Analysts at Wordfence warned about a powerful wave of brute force attacks on sites running WordPress. The campaign started last Monday, December 18, 2017, and is still ongoing. Unknown attackers try to pick up credentials from the site administration accounts, and if the brute force is successful, they infect the resources with the Monero cryptocurrency miner.
Wordfence representatives write that this is the largest and most aggressive wave of attacks that they have seen since the company was founded in 2012. According to the head of the company, Mark Maunder (Mark Maunder), at peak times, up to 14,000,000 requests per hour are recorded. Because of this, Wordfence has already had to urgently expand its logging infrastructure.
The company's initial report states that the wave of attacks is coming from 10,000 IP addresses and may be related to a recent leak to the public domain
a huge credential database of more than 1.4 billion records. But additional research on this issue showed that attackers combine common logins and passwords with heuristics based on the domain name and the content of the attacked site.

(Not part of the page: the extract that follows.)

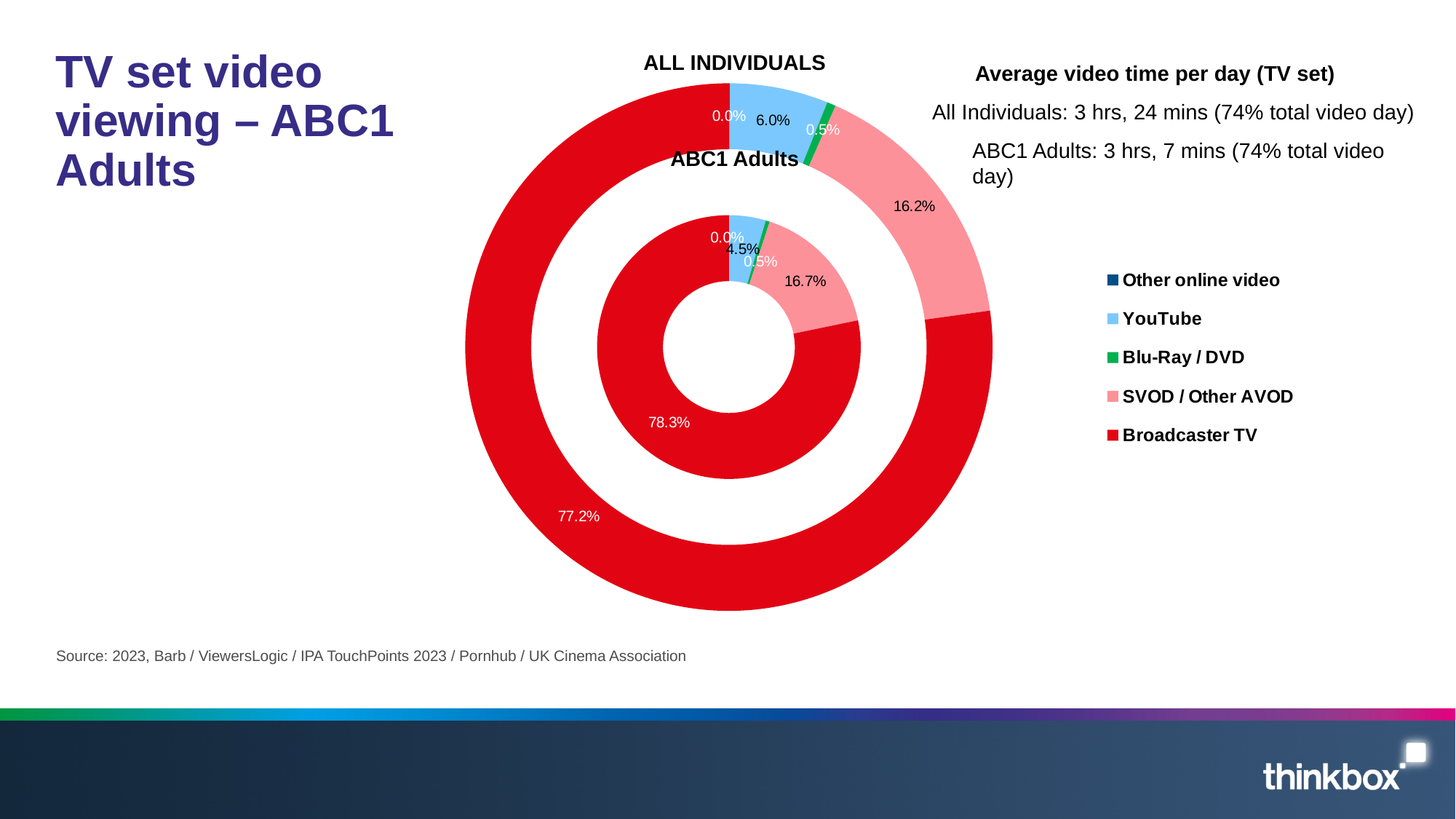
Which category has the smallest share in the All Individuals ring? Other online video What is the Broadcaster TV share for All Individuals? 77.2% What is the SVOD / Other AVOD share for ABC1 Adults? 16.7% What is the Blu-Ray / DVD share for All Individuals? 0.5% What is the difference between the SVOD / Other AVOD share for ABC1 Adults and for All Individuals? 0.5% What is the YouTube share for All Individuals? 6.0% Which is larger: the YouTube share for All Individuals or for ABC1 Adults? All Individuals What is the Broadcaster TV share for ABC1 Adults? 78.3% What kind of chart is shown on the slide? Doughnut chart Which category has the largest share in the ABC1 Adults ring? Broadcaster TV What is the YouTube share for ABC1 Adults? 4.5% How many categories does the legend list? 5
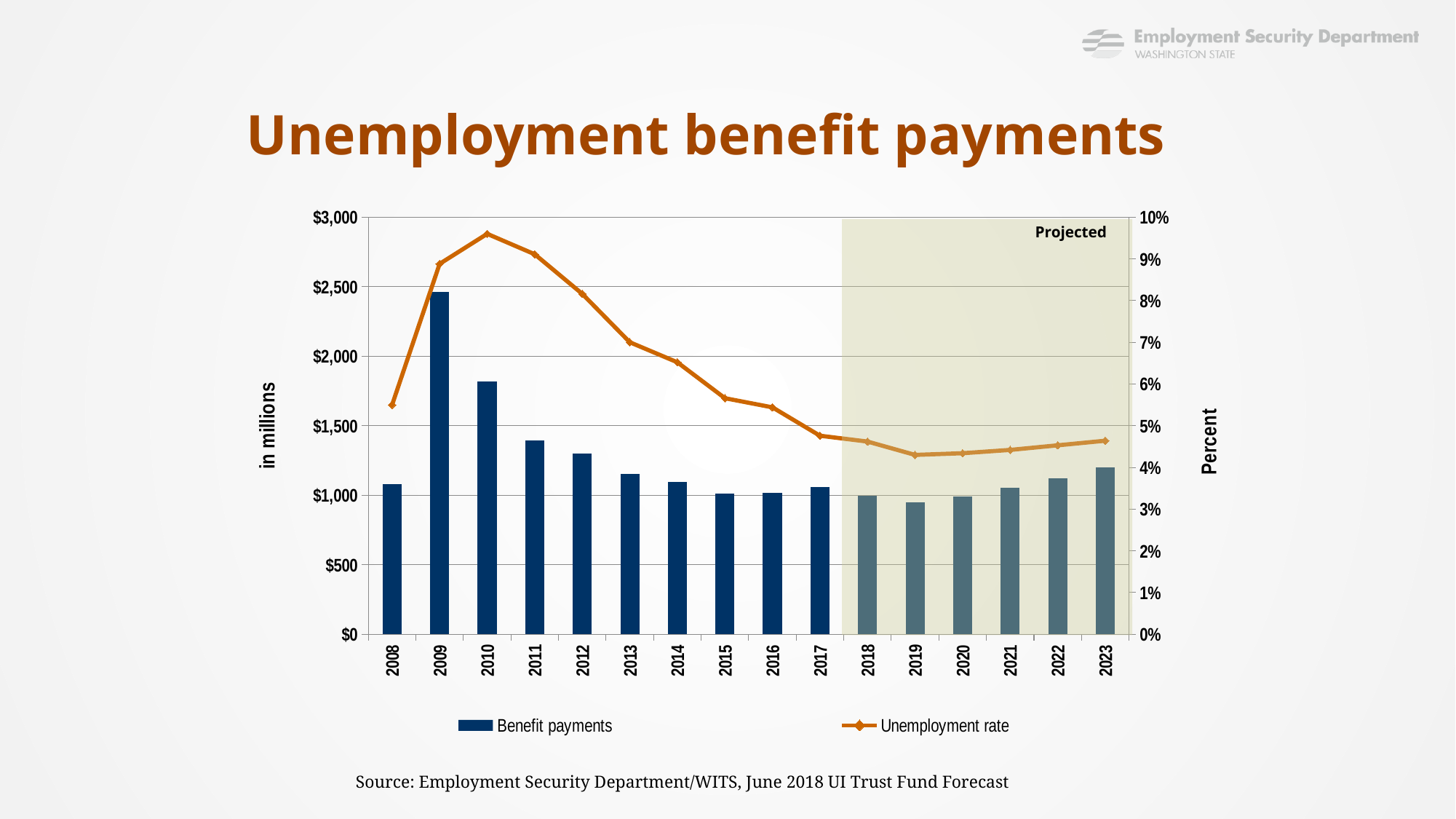
Which year has the highest benefit payments? 2009 What label is shown in the shaded area covering 2018 to 2023? Projected Is the unemployment rate for 2013 greater or less than 8%? less In which year does the unemployment rate peak? 2010 Which year has the lowest benefit payments? 2019 How many years are shown on the x axis? 16 Are benefit payments for 2019 greater or less than $1,000 million? less Does the unemployment rate rise or fall from 2010 to 2017? fall What kind of chart is used to show benefit payments on this slide? bar chart How many series does the legend list? 2 Are benefit payments for 2009 greater or less than $2,000 million? greater Which year has higher benefit payments, 2010 or 2011? 2010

If the brute force succeeds, the attackers install to the site of the Monero cryptocurrency miner, or use a compromised resource for further brute force attacks. Moreover, the affected sites do not deal with both tasks at once, different resources are used for mining and attacks.
Analysts were able to locate two crypto-currency wallets owned by attackers and report that illegal mining has already brought over $100,000 to an unknown group.